▸ **COMPLETE THE FOLLOWING**
[1] In the Formula One profile, how many media outlets covered the new logo reveal within five days?
[2] Please resume the Formula One profile, picking up right after its last sentence.

--- EXCERPT Enclosed Below ---

- Name: Formula One (also known as Formula 1 or F1)
- Type: Subsidiary
- Parent company: Liberty Media
- First season: Silverstone, UK in 1950
- Headquarters: London, UK
- Key people: Stefano Domenicali (President & CEO), Ross Brawn (Managing Director of Motorsports) and Chase Carey (Non-executive Chairman)
- Key stakeholders: Drivers, engine manufacturers, suppliers
- Revenue: $1.145 billion in 2020
- Brand design company: Wieden + Kennedy
- Countries: Global
Rebrand and strategies
The word “Formula” refers to the strict set of rules that must be followed when it comes to the participants’ cars. Back in the day, racing often became unfair due to differences in car size and power.
A few years ago, F1 Managing Director of Motorsports Ross Brawn revealed F1’s proposals of key strategic initiatives for the upcoming years. “What we are proposing, the purpose is to improve the sport. The purpose is to make the business more sustainable, bring the cars closer together but at a level that is still incredibly exciting.” New initiatives were in regards to power units, costs, revenues, rules & regulations, and governance.
In the second half of 2017, F1 rebranded and repositioned themselves. Some of the major changes included a new logo and typography, and positioning the sport as a global media and entertainment brand. In addition, F1 had its first ever multi-platform marketing campaign, appearing in key Grand Prix destinations.
According to Wieden + Kennedy, the new logo reveal resulted in a generation of over 35,000 Tweets, and it was covered by over 1,500 media outlets within five days. F1’s rebranding was able to attract a lot of attention at the end of the year.
Today, F1 is one of the fastest motorsports in the world, just like NASCAR, an American auto racing company. Both seem to show exciting races with each their own differences, and it often comes down to personal preference. One component F1 could gain some competitive advantage from is that races are held worldwide. They hold plenty of them in Asia as well, which NASCAR does not.

--- End of Enclosed EXCERPT ---
--- PROVIDED RECORDS Enclosed Below ---

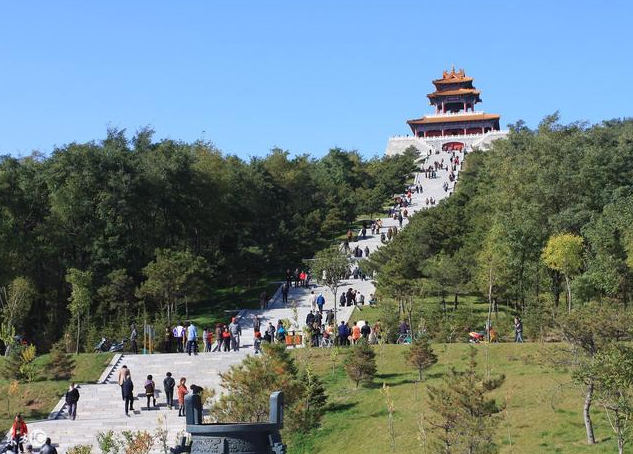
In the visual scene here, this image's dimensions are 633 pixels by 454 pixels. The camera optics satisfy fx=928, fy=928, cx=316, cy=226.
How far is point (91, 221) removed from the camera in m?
37.8

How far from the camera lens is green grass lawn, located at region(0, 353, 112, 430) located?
22730 millimetres

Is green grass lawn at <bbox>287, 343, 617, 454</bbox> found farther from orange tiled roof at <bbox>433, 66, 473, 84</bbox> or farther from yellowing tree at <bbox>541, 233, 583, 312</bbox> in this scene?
orange tiled roof at <bbox>433, 66, 473, 84</bbox>

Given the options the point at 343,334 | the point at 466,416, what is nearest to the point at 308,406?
the point at 466,416

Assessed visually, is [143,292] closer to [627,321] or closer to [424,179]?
[627,321]

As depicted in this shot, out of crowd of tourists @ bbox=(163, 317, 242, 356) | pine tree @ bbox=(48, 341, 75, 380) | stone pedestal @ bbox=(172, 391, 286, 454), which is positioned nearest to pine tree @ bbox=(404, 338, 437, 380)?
crowd of tourists @ bbox=(163, 317, 242, 356)

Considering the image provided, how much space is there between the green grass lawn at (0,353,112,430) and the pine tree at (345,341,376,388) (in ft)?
24.3

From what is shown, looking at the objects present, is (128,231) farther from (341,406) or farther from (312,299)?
(341,406)

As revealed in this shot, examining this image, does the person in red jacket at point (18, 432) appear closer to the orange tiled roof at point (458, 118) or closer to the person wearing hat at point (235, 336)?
the person wearing hat at point (235, 336)

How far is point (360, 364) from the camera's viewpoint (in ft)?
73.9

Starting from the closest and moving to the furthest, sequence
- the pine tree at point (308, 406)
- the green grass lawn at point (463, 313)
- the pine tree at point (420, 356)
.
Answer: the pine tree at point (308, 406) → the pine tree at point (420, 356) → the green grass lawn at point (463, 313)

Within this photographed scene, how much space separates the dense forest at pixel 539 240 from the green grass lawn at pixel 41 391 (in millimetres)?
10191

--- End of Enclosed PROVIDED RECORDS ---

▸ **ANSWERS PROVIDED**
[1] Over 1,500 media outlets covered it.

[2]
Lastly, one of F1’s car manufacturers, Ferrari, was the most powerful brand in the world in 2014. However, shortly after their brand power took a big hit when an F1 team didn’t do well. And although not affecting F1’s brand too much, it shows that their races can have a negative impact on other brands and their image.
Brand opportunities and threats
Firstly, F1 mainly has opportunities in improving its brand by accomplishing their vision. Next, they should constantly explore new territories, as that could nicely set them apart from competitors. But just like in actual racing, once you have a competitive advantage, there’s no slowing down. You’ll still be far from success, as it will take continuously maintaining and strengthening that competitive advantage.
As for threats, F1 should look out for fast-growing competitors like MotoGP. Furthermore, there’ll always be the existing threat of drivers and teams leaving F1. Lastly, electric cars would be the only option to become greener than ever. However, electric vehicle technology hasn’t come far enough yet that it can create similar thrilling races. That is why the International Automobile Federation can only promise electric car races after at least 2039.
So far, the Formula 1 brand has been pretty successful, despite having a bad year in 2020 due to the COVID-19 pandemic. Not too long ago, they also started using completely sustainable fuel and set a few more goals for this year and 2030 regarding sustainability. It can be said that F1 can continue to strengthen their brand as long as it shows they’re taking action to improve and grow.